Paris, it seems, has been swallowed up by its own hype as the capital of chic. If you're looking for night-life and creative energy these days, you have to move away from the city's beautiful but sterile centre to explore its seedy underbelly.

Perched high on a hilltop in the city's dilapidated East End are the neighbouring areas of Belleville and Menilmontant. Originally an outlying parish of farms and vineyards, they were not incorporated into Paris until the mid-19th century. With its cobbled streets and crumbling facades, Menilmontant still has something of a village feel but, as you make your way up the steep incline to Belleville, village gives way to souk.

Street vendors' cries rend the air as African grocers laden with cardboard boxes of plantains and sweet potatoes try to entice customers away from the Chinese supermarkets. Young Arab men play dice in the doorways of halal butchers, or shoot pool at the local bars while their girlfriends sip mint tea at the rickety tables outside.

It is in the heart of this vibrantly multicultural area that young, bohemian Parisians have set up home in artists' squats and makeshift studios. Forsaking the upmarket prices of previously trendy areas such as the Latin Quarter, Bastille and the Marais, painters, musicians and general slackers have found their niche on these slopes.

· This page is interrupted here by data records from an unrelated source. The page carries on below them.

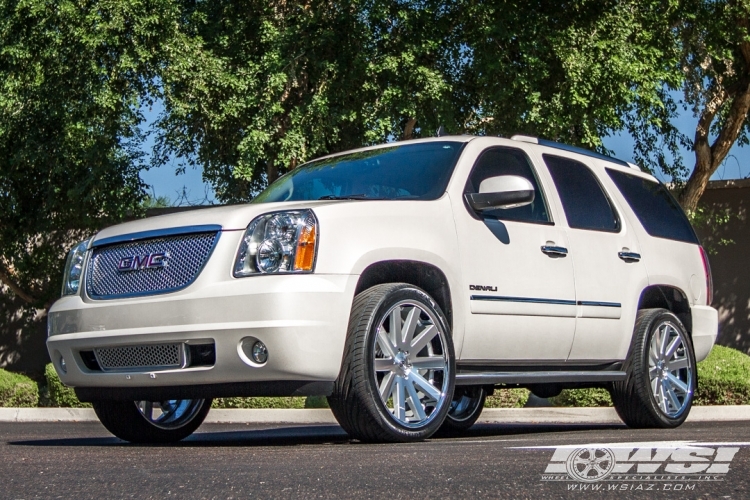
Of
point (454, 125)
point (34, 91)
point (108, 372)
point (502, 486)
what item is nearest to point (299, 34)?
point (454, 125)

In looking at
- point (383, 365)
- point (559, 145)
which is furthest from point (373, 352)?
point (559, 145)

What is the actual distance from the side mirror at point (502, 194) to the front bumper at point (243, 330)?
126cm

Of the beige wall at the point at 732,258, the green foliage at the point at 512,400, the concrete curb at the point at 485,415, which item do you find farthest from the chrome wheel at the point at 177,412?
the beige wall at the point at 732,258

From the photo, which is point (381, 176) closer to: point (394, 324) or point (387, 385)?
point (394, 324)

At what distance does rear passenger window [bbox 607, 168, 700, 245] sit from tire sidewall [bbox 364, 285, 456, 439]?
2.80 metres

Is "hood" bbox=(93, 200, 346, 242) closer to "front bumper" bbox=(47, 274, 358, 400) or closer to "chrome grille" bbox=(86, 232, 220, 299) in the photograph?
"chrome grille" bbox=(86, 232, 220, 299)

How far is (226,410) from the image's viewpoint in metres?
12.7

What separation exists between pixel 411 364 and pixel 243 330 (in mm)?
1054

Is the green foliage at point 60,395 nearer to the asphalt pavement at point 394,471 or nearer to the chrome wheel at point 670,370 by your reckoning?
the chrome wheel at point 670,370

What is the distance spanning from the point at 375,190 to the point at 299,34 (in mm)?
9645

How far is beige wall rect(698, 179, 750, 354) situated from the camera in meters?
20.4

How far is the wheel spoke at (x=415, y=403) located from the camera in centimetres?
644

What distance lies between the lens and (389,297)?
6344 millimetres

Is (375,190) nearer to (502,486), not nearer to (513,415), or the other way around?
(502,486)
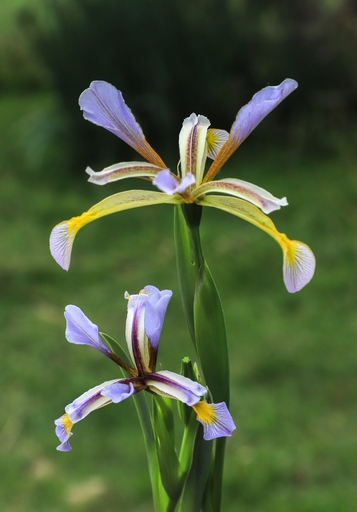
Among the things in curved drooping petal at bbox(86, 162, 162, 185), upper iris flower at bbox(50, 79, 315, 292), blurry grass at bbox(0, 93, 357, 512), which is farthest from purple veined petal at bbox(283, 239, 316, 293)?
blurry grass at bbox(0, 93, 357, 512)

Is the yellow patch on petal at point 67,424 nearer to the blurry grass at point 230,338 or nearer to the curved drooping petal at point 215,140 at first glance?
the curved drooping petal at point 215,140

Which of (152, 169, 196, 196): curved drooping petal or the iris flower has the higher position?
(152, 169, 196, 196): curved drooping petal

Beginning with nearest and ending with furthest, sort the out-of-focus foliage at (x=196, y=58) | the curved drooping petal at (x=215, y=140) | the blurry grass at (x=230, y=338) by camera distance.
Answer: the curved drooping petal at (x=215, y=140) < the blurry grass at (x=230, y=338) < the out-of-focus foliage at (x=196, y=58)

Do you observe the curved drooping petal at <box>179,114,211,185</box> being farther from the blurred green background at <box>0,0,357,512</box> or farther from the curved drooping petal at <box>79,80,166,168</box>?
the blurred green background at <box>0,0,357,512</box>


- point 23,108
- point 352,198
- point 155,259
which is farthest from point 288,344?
point 23,108

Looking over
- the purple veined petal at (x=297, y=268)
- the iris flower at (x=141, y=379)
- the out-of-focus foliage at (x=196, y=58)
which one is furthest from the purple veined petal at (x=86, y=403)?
the out-of-focus foliage at (x=196, y=58)

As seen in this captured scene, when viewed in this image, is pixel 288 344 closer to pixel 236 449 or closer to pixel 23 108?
pixel 236 449
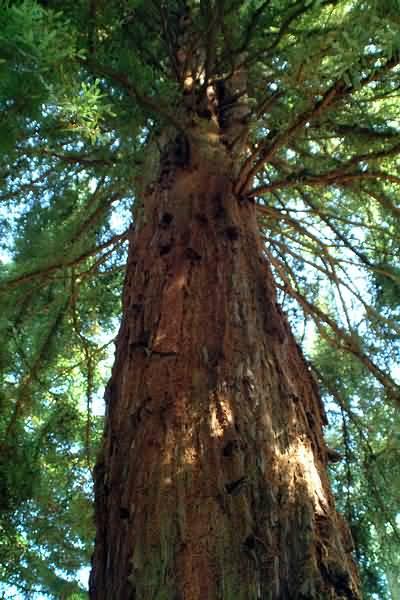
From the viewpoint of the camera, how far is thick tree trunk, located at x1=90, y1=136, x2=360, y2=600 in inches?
56.6

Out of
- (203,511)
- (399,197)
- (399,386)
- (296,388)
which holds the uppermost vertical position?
(399,197)

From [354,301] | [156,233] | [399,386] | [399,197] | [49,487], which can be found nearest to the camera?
[156,233]

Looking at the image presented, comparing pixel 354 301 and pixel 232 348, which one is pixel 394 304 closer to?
pixel 354 301

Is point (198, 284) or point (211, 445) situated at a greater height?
point (198, 284)

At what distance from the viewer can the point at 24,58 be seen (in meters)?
1.70

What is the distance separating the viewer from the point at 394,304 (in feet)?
14.2

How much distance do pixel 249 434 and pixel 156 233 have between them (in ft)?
3.81

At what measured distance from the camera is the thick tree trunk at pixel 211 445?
1.44m

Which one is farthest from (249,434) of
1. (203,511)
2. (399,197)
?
(399,197)

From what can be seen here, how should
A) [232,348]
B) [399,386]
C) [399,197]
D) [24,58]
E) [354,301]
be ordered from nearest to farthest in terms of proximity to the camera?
[24,58] < [232,348] < [399,386] < [399,197] < [354,301]

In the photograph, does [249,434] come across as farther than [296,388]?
No

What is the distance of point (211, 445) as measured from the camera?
1697 mm

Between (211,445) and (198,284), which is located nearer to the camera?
(211,445)

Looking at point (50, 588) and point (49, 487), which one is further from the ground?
point (49, 487)
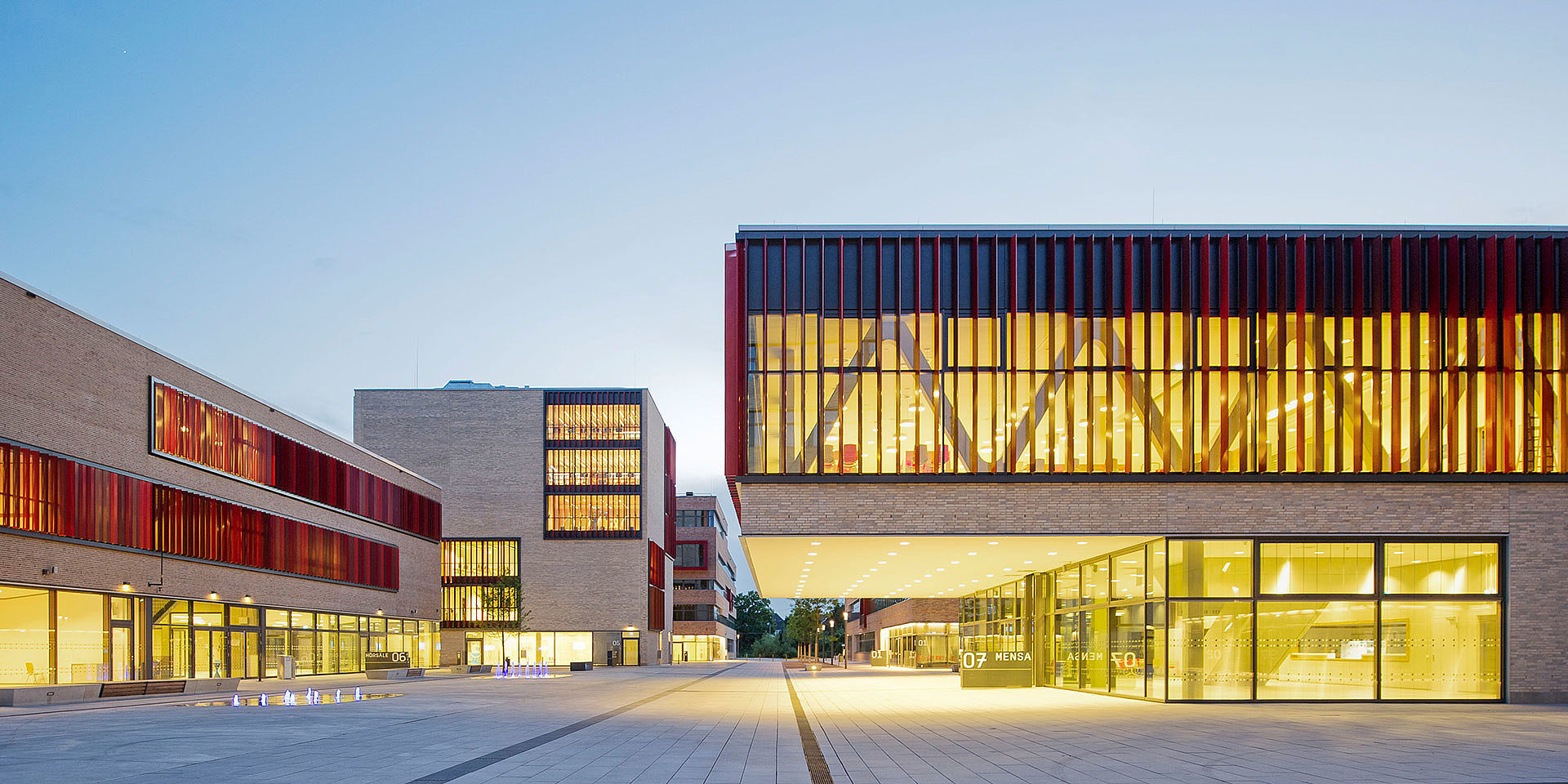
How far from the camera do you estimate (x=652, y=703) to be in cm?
3028

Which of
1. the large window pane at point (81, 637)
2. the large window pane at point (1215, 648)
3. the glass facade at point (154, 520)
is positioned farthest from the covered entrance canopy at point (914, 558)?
the large window pane at point (81, 637)

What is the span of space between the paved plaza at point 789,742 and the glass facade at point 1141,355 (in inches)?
234

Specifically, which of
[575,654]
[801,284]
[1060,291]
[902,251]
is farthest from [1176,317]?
[575,654]

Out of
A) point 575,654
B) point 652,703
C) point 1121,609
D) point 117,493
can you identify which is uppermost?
point 117,493

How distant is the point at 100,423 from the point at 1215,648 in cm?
3321

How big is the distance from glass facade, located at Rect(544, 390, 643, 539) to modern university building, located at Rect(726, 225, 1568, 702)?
64.6 meters

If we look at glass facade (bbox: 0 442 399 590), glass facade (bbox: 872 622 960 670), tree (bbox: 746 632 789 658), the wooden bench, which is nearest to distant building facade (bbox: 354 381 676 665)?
glass facade (bbox: 872 622 960 670)

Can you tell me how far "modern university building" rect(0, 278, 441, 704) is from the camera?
3294 centimetres

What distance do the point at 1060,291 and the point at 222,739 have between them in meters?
20.0

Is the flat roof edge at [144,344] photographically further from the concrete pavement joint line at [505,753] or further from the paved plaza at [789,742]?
the concrete pavement joint line at [505,753]

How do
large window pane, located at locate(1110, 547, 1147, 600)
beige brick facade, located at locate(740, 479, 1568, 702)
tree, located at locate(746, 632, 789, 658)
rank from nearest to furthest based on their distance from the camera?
beige brick facade, located at locate(740, 479, 1568, 702), large window pane, located at locate(1110, 547, 1147, 600), tree, located at locate(746, 632, 789, 658)

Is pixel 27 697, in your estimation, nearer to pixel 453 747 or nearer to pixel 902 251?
pixel 453 747

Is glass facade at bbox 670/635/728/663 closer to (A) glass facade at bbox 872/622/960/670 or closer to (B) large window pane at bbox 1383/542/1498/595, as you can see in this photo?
(A) glass facade at bbox 872/622/960/670

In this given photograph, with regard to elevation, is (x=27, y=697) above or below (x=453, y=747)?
below
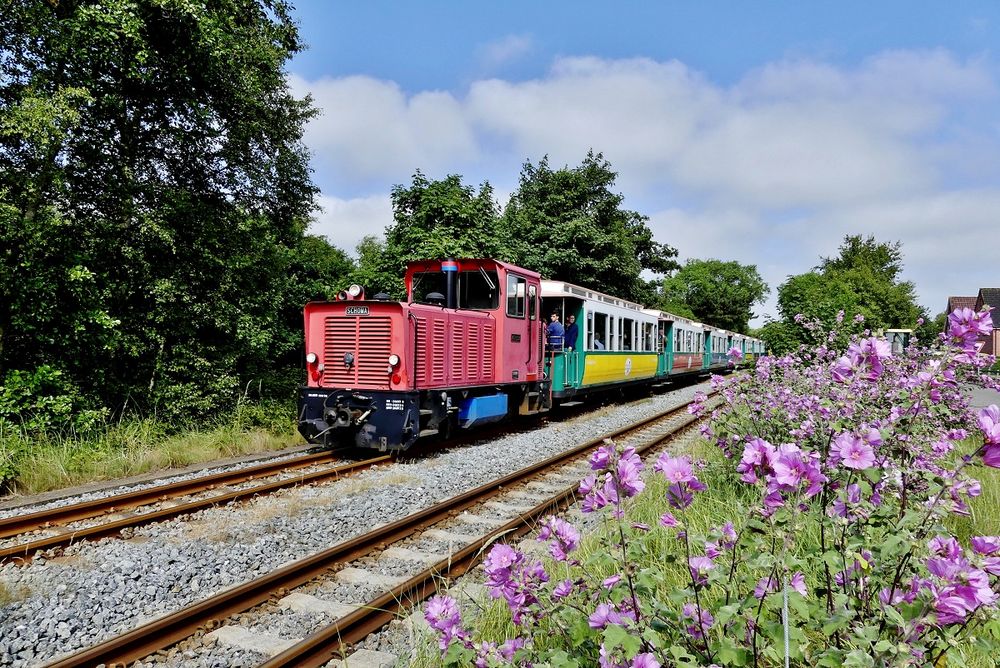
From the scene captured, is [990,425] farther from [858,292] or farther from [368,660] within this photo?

The 24-year-old mosaic artist Isabelle Le Poul, who has lived in the area for eight years, says the cheap accommodation in the neighbourhood began attracting students in the early Nineties but word has since spread that the quartier has more than affordable apartments to offer. "This place is totally unique in Paris," she declares excitedly, "there's a real buzz here. You get the sense that there's always something going on, a vernissage [art gallery] in one of the squats, a band playing in a local bar ... When I lived in other parts of Paris shops shut at 7pm, cafes pulled down the shutters at 10pm and life came to a grinding halt. What I love about this place is it's full on 24 hours a day. You get the sense of people letting down their hair and enjoying themselves.''

Her boyfriend, Thierry, a singer and musician, feels that the melting- pot of cultures is a crucial factor in the neighbourhood's appeal. "If you follow the rue Oberkampf as it winds up into the rue Menilmontant and up to Belleville you can sample the whole of the world's cuisine in one small area," he says, "You've got Greek restaurants, Thai restaurants, Brazilian restaurants, Chinese takeaways, Jewish delicatessens and traditional French food all bang next door to one another. It's a totally post-modern experience."

Journalist Helene Cuvellier, who moved into the neighbourhood last March, believes there is a spirit of openness and tolerance here that is rarely found elsewhere in Paris. "The French are generally so uptight," she laughs, "you don't speak to anyone unless they speak to you first. You can go into the same patisserie every day for a whole year before you get the slightest nod of recognition, whereas here everyone is shouting across the road at you to find out what you are up to. Maybe that's something we've learnt from mixing with other cultures in this area or maybe it's because the area is one of the last old-style neighbourhoods in the city.